Do insurance policies need coronavirus risk amendments to encourage travel?

No change has yet been introduced regarding insurance policies for travelers against the backdrop of the coronavirus outbreak, as tourist rates fall to unprecedented numbers — which threatens to prevent the issuing of documents that would take into account treatment costs for coronavirus cases.

No international insurance institution has hitherto decided on this matter, despite the world’s preparation to coexist with the virus.

Some countries, such as Cyprus and the UAE, have announced their readiness to treat any visitor who catches the virus on their land, but this step is not enough to encourage global travel under acceptable health safety guarantees.

Within the European Union the insurance policy that travelers are obliged to obtain in return for a reasonable premium against the risks stipulated in their contract is a maximum of 30,000 euros.

In Egypt this does not exceed US$20,000 and is not binding at certain travel destinations.

With the emergence of the coronavirus pandemic there is now more of an urgent need to cope with increased risks around the world, as confirmed by Hany Ibrahim, a senior official with an insurance company, who said that no changes have been made thus far regarding tourist policies.

The current insurance policy does not allocate a specific service to compensate in the event of a global pandemic, he said.

Instead, he explained that traveler insurance policies usually cover the costs of injuries, emergencies and transferring the bodies of deceased tourists, among other things stipulated in insurance policies.
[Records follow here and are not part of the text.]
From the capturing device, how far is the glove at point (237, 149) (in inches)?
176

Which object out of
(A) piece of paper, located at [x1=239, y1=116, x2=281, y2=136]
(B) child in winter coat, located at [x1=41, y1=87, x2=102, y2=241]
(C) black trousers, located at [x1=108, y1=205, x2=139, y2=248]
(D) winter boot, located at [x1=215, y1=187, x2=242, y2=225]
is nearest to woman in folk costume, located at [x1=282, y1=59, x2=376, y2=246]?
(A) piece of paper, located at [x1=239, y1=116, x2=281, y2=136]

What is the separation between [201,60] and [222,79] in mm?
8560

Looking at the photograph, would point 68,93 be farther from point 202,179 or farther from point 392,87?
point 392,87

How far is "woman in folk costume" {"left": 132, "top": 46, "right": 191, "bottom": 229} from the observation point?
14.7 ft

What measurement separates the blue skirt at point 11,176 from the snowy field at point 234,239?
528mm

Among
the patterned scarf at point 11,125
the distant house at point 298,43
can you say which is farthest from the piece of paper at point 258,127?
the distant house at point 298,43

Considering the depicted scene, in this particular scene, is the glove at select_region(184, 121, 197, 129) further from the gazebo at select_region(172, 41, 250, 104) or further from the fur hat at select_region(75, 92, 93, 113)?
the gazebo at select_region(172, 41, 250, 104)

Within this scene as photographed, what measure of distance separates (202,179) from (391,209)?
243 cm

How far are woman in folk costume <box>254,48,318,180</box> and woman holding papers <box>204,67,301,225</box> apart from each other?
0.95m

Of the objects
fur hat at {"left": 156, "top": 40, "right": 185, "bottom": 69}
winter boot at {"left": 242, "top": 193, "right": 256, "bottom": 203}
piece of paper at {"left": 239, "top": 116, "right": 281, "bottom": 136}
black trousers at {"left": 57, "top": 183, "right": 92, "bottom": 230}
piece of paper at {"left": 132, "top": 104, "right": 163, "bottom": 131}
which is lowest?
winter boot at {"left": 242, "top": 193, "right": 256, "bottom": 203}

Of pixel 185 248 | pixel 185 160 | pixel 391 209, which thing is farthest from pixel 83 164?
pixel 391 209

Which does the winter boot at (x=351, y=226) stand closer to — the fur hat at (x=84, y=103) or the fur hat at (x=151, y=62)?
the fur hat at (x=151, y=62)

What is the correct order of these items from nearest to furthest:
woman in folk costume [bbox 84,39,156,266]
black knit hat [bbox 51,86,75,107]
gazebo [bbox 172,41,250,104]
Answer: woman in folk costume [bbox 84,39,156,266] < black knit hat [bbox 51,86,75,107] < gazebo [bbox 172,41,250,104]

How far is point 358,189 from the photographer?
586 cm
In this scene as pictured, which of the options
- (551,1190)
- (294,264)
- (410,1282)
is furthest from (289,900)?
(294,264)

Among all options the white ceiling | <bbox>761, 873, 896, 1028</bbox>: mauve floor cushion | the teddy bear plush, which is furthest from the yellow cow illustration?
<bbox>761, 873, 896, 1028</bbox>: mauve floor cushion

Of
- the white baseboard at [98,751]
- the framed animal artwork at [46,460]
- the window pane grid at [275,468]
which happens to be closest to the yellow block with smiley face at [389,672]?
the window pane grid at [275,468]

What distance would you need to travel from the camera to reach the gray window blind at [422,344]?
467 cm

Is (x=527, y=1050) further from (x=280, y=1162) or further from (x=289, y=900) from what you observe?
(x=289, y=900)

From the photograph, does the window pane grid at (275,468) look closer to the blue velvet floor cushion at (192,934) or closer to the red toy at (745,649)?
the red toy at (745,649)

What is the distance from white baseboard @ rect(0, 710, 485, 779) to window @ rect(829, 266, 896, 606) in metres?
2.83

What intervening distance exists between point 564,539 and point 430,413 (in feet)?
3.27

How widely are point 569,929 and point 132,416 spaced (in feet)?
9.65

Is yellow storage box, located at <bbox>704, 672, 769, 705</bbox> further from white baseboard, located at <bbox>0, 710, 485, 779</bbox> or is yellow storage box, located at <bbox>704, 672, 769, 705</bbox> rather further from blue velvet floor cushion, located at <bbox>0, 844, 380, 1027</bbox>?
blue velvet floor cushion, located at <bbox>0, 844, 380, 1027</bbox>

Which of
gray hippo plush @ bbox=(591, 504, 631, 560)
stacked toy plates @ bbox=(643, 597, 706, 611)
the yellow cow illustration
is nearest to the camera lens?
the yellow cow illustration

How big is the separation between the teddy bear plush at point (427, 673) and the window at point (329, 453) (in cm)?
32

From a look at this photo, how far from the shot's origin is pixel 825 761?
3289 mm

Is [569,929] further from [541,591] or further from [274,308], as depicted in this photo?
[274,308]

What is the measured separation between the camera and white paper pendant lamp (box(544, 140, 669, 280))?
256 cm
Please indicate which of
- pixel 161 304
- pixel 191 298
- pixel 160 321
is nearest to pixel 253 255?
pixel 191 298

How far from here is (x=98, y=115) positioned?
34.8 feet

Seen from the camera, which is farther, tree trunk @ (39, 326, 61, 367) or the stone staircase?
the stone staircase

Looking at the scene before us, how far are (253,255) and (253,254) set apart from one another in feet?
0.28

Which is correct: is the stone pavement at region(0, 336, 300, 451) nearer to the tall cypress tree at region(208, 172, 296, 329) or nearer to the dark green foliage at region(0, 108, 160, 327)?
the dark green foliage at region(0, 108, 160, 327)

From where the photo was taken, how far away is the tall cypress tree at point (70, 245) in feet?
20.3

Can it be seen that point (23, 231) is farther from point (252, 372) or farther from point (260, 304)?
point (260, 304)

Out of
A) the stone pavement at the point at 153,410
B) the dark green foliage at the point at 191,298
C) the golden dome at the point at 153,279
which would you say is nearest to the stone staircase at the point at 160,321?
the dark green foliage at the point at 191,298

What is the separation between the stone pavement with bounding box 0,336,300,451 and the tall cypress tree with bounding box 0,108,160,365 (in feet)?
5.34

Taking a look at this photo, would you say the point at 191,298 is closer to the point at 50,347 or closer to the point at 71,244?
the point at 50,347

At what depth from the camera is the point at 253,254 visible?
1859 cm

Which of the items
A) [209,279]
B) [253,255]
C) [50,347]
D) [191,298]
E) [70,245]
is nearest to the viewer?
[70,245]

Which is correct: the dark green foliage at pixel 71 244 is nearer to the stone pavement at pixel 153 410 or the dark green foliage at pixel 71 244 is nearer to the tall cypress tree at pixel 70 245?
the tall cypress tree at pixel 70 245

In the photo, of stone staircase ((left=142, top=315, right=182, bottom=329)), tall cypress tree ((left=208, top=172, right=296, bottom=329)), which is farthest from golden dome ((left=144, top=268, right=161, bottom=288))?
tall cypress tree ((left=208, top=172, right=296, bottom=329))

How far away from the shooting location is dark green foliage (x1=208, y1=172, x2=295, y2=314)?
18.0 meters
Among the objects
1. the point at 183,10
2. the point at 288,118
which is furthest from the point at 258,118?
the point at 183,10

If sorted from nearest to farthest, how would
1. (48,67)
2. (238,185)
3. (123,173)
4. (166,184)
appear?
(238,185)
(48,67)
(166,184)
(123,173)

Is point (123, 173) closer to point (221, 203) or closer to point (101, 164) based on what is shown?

He added that insurance companies have not yet been notified from any local or international authority on decisions or recommendations for insurance amendments regarding the coronavirus or travelers sickened by it while abroad. 

If that happens, an increase in the fees and premiums paid by the customer will most likely be imposed, he said.

Ibrahim stated it is illogical for an insurance company in one country to bear the infection costs for a citizen in another, unless done so through a framework of international agreements and detailed protocols.

He hoped that this situation would become clearer by next July, and said that insurance companies will readily implement any thoughtful measures or amendments in line with global efforts to return to normal life and provide better conditions to encourage tourism’s return.

And Wael Taha, the director of an insurance company, stressed that travel insurance policies in place so far do not cover treating coronavirus cases because insurance companies would then incur very large and often unaffordable burdens.

Any amendments to insurance policy provisions need to be studied well, even if it means increasing the fees paid by customers, he said.

Taha anticipates that instead of amending insurance policies to consider pandemics, the global trend will be for countries to announce treating sick visitors at its own expense.